** START OF SOURCE EXTRACT **

Businesses stepping in for sustainable forest use

For those of us living in Singapore, the yearly haze crisis has made the subject of palm oil fairly commonplace. Illegal plantations and man-made fires in Indonesia and Malaysia has led to more CO2 being released into the atmosphere per day than the entire U.S. economy. The severity of the situation has led to some much needed change in business as usual.

To ensure responsible palm production, 100% of L’Oréal’s palm oil is certified through RSPO, a non profit organisation that developed a set of environmental and social criteria to minimise the negative impact of palm oil cultivation. L’Oréal has also started to map their entire supply chain since 2014 in order to ensure sustainable sourcing of all of their products.

forest fire

Being one of the largest users of wood in the retail sector, IKEA has also stepped up to improve their supply chains.

“We won’t be here as a business in 50 years if we don’t take care of the forests”

** END OF SOURCE EXTRACT **
** START OF DATA LISTING **

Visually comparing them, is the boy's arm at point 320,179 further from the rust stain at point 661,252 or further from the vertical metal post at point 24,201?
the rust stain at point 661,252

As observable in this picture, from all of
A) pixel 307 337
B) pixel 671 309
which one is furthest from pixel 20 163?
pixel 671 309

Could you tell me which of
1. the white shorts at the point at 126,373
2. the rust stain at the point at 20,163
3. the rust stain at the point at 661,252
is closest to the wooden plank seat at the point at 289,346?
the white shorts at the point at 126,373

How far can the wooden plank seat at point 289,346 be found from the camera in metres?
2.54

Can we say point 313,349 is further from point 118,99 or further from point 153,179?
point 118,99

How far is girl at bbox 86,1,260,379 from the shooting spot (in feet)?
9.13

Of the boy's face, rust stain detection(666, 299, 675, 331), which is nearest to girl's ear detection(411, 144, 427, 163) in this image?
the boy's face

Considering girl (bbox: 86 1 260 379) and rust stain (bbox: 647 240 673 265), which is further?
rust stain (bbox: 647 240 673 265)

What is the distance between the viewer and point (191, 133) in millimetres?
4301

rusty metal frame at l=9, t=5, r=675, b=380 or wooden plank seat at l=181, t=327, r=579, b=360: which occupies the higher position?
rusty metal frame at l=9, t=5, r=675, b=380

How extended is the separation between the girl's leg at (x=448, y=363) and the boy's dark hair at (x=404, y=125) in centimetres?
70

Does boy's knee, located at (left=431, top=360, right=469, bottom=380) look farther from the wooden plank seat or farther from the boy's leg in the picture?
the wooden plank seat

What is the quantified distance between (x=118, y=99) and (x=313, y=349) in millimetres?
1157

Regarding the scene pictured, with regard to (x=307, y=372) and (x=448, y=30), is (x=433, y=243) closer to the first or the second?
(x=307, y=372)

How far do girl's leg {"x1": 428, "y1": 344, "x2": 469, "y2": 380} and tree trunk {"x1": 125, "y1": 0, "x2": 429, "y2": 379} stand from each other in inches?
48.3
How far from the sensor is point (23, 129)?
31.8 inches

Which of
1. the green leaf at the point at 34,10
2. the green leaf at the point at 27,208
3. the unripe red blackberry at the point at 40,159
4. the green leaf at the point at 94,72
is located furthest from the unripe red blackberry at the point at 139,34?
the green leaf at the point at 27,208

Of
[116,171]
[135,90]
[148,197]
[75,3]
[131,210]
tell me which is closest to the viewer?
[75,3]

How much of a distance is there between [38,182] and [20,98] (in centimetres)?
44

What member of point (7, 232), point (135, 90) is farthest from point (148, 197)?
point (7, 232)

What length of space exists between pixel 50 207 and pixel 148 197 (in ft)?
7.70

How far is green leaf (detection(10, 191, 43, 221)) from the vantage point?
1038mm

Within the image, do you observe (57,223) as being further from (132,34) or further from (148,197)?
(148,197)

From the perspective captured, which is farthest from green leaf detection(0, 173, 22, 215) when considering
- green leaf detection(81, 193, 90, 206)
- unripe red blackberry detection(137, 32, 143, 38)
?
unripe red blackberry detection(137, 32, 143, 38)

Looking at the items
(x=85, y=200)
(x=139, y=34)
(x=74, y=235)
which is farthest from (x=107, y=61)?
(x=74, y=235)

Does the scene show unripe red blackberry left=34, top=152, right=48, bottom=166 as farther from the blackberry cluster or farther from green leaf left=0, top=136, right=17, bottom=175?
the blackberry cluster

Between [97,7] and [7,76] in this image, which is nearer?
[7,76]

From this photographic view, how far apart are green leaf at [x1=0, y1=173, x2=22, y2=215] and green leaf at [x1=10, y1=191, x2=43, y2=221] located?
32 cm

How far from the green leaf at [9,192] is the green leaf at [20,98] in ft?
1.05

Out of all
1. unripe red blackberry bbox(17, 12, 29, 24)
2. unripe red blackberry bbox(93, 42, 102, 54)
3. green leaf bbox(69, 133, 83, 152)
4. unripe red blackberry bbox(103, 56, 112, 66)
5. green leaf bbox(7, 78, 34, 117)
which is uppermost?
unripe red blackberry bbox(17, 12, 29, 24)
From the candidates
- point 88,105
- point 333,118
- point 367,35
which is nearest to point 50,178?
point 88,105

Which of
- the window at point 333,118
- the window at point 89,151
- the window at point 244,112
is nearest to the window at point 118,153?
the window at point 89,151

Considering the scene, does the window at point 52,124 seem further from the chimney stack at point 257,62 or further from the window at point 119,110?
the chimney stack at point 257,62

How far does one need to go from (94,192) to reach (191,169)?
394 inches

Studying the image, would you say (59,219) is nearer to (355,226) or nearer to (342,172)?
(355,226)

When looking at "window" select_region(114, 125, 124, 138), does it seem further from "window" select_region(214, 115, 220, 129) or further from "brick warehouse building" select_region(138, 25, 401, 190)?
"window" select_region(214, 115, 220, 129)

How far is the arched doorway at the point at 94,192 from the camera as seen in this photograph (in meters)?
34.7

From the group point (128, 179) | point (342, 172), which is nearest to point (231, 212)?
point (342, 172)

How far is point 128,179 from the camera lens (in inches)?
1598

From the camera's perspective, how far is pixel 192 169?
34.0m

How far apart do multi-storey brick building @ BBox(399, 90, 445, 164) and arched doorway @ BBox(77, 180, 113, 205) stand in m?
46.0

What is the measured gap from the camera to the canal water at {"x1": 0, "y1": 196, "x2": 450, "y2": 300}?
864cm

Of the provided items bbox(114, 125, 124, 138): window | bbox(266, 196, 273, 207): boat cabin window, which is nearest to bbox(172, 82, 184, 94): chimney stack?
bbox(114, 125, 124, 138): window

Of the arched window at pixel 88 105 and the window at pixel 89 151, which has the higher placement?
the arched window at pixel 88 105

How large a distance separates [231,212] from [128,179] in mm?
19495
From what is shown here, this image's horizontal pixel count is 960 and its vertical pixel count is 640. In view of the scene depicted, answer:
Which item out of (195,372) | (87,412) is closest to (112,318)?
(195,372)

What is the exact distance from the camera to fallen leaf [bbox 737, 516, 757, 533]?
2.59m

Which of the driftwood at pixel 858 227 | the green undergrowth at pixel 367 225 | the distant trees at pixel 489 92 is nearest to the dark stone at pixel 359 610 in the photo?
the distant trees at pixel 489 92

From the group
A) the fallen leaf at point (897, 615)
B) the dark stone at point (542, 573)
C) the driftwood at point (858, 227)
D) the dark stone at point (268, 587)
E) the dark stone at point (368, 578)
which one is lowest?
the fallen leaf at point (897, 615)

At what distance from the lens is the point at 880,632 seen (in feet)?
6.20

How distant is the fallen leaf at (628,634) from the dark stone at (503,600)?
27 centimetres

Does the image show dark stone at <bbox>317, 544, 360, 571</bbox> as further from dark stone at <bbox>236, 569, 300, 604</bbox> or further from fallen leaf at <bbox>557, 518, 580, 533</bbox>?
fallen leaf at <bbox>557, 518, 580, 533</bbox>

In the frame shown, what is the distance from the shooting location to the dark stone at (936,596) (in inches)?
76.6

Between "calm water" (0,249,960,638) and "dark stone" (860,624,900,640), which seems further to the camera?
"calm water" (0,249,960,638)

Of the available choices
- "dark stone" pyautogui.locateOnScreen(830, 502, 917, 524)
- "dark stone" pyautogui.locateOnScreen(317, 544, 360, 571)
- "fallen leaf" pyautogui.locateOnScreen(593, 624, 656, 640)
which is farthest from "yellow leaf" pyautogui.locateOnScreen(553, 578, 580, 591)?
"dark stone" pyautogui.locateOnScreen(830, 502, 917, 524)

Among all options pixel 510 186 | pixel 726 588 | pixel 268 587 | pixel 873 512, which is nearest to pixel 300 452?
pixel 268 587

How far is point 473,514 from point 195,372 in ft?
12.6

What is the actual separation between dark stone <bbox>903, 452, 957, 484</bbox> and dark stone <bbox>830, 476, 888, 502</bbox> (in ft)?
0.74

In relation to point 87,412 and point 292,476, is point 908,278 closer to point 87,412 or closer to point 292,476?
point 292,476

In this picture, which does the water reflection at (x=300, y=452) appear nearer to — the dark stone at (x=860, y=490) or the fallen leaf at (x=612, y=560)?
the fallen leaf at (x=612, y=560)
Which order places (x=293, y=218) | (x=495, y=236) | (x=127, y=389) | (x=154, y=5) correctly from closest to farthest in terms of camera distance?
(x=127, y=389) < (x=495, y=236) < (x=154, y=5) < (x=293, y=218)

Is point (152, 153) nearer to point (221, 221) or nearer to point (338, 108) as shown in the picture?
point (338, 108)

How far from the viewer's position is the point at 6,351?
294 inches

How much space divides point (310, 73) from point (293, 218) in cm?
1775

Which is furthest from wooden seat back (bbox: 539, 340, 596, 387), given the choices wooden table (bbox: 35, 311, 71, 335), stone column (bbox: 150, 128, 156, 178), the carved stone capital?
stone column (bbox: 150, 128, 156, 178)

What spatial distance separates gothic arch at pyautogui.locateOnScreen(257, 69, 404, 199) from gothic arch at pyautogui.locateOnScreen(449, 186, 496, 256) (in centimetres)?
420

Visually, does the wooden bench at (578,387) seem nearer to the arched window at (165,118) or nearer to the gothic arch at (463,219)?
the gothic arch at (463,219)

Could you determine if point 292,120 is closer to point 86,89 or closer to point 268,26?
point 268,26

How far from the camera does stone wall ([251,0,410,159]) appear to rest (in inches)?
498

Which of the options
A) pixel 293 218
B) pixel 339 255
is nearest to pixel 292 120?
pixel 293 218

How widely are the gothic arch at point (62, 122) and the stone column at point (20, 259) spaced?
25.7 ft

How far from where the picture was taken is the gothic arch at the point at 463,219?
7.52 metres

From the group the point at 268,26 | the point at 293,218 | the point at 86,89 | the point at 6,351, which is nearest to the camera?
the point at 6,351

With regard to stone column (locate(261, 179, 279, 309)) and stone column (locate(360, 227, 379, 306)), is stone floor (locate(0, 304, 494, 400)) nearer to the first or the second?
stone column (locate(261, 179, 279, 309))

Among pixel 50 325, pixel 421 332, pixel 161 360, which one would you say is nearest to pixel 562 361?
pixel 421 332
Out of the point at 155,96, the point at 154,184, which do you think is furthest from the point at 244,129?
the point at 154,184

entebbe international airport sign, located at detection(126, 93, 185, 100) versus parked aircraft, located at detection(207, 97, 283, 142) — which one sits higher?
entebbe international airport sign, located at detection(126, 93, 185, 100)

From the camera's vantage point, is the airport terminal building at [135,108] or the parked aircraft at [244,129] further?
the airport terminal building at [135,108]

** END OF DATA LISTING **

> WHAT THIS EXERCISE ASKS:
- a) Answer from the forest-use article:
(i) Which organization certifies L'Oréal's palm oil?
(ii) In what year did L'Oréal start mapping its whole supply chain?
(iii) What material is IKEA one of the largest users of in the retail sector?
- b) Please list every country named in the forest-use article.

> TASK-BY-TASK OUTPUTS:
- a)
(i) RSPO
(ii) 2014
(iii) Wood

- b) Singapore, Indonesia, Malaysia, the U.S.